Poetry News

Ben Lerner on Keith Waldrop's Reissued Memoir

Originally Published: February 26, 2013

waldrop

In "Keith Waldrop's Haunted Realism," at The New Yorker, Ben Lerner writes of the poet and translator's memoir (Light While There Is Light, just reissued by Dalkey Archive) that "[e]ven in dreams, Waldrop is stuck with the merely real." It's a statement that contradicts an earlier faith in poetic imagination that Lerner connects to Wallace Stevens:

Maybe this is because I first read Stevens’s poetry in a class taught by Waldrop at Brown University—a class composed, on the one hand, of young writers eager to listen to one of the best-read humans on the planet talk about literature, and, on the other, of sleeping athletes who knew Waldrop pretty much gave everybody an “A.” But it’s also because, in a beautiful passage late in “Light While There Is Light,” Waldrop makes the unlikely claim that he has little imagination himself:

My imagination is poor. In my dreams, for instance—where one would suppose wishes can be fulfilled without hindrance—if I dream the events this account describes, they are not usually changed, but in what should be a world nearer to the heart’s desire, they play again, just as I tell them here, exactly as already experienced. It is as if despairing, even of imaginary improvement, I contrive instead to set my affection on the damned world, this very world, as it was and as it is.

Extracted material
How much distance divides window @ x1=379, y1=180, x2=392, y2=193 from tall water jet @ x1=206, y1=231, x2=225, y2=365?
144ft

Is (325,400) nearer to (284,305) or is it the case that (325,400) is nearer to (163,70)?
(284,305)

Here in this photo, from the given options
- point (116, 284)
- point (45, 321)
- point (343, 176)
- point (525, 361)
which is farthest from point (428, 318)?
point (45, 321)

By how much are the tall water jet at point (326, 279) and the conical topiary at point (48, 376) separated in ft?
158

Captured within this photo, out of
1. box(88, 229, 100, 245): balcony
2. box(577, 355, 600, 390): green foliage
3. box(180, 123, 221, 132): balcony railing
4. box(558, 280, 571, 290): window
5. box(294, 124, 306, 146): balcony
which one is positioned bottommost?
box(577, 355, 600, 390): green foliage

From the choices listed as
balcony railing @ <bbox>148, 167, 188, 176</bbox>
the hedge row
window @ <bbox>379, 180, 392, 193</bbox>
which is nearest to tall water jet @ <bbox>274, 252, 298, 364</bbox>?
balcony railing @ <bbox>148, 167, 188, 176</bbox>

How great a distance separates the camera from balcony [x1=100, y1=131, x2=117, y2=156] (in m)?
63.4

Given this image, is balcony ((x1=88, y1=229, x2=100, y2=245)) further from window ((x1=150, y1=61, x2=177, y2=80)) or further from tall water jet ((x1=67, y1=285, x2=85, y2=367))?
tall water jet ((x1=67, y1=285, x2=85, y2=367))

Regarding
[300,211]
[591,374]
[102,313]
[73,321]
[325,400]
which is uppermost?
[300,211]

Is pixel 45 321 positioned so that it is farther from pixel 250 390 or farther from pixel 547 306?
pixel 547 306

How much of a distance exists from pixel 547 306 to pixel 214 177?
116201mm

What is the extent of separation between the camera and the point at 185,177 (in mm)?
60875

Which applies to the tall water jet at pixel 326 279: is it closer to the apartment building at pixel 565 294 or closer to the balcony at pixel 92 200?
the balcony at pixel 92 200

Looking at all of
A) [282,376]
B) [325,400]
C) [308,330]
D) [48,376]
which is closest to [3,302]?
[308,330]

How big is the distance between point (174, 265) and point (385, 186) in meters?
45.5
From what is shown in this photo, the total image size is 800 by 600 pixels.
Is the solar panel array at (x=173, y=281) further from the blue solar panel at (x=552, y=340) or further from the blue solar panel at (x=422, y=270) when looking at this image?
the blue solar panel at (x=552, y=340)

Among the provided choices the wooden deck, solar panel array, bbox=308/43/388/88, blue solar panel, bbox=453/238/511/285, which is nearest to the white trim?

Instructions
A: Could you render the records, from the line containing "Given this image, is" through the end of the records, both ends included, as a JSON list of strings with one string per line and blank lines left out?
B: Can you continue the post about Ben Lerner on Keith Waldrop's memoir from where it stops?

Results in order
A:
[
  "Given this image, is balcony ((x1=88, y1=229, x2=100, y2=245)) further from window ((x1=150, y1=61, x2=177, y2=80)) or further from tall water jet ((x1=67, y1=285, x2=85, y2=367))?",
  "tall water jet ((x1=67, y1=285, x2=85, y2=367))",
  "Regarding",
  "[300,211]",
  "[591,374]",
  "[102,313]",
  "[73,321]",
  "[325,400]",
  "which is uppermost?",
  "[300,211]",
  "Is pixel 45 321 positioned so that it is farther from pixel 250 390 or farther from pixel 547 306?",
  "pixel 547 306",
  "How much of a distance exists from pixel 547 306 to pixel 214 177?",
  "116201mm",
  "What is the extent of separation between the camera and the point at 185,177 (in mm)?",
  "60875",
  "Which applies to the tall water jet at pixel 326 279: is it closer to the apartment building at pixel 565 294 or closer to the balcony at pixel 92 200?",
  "the balcony at pixel 92 200",
  "Looking at all of",
  "A) [282,376]",
  "B) [325,400]",
  "C) [308,330]",
  "D) [48,376]",
  "which is closest to [3,302]?",
  "[308,330]",
  "How big is the distance between point (174, 265) and point (385, 186) in meters?",
  "45.5",
  "From what is shown in this photo, the total image size is 800 by 600 pixels.",
  "Is the solar panel array at (x=173, y=281) further from the blue solar panel at (x=552, y=340) or further from the blue solar panel at (x=422, y=270) when looking at this image?",
  "the blue solar panel at (x=552, y=340)",
  "Among the provided choices the wooden deck, solar panel array, bbox=308/43/388/88, blue solar panel, bbox=453/238/511/285, which is nearest to the white trim?"
]

B:
Later, there is Hamlet; or, "G.I. Hamlet":

One of the few moments (or is it the only moment?) in the book where Waldrop speaks explicitly about being changed by an event—more conventional memoirs are full of scenes of transformation—is when Waldrop’s father, a bitter railway man his mother ultimately divorced, takes him to see a production of the “G.I. Hamlet” in Topeka, Kansas (Waldrop was born in Emporia). It was a production first developed to travel to Army bases, but, after the First World War, it toured the Midwest in search of civilian audiences. Waldrop is a middle-school student at the time of the performance:

People who should know (older people) have since told me that it was nothing exceptional, mediocre acting of a badly cut text—and I remember the Edwardian costumes—but for me it was a view into another realm, a realm infinitely appealing and, most surprisingly, available to me. I was, I think, different from that day on. I noted the way, common enough I now know, in which each scene, instead of being marked off by raising and lowering a curtain, was brought up out of the dark and at the end returned to dark, so that the entire play became a series of moments articulated by light on a background of darkness.
It is not identification with Hamlet’s uncertainty, or love of language—neither character nor prosody—that stands out for Waldrop in memory, but rather the play of light and dark, the way each scene appears and disappears, is briefly present and then gone. Instead of the curtain that demarcates this world from that, there is the rhythm of dissolve.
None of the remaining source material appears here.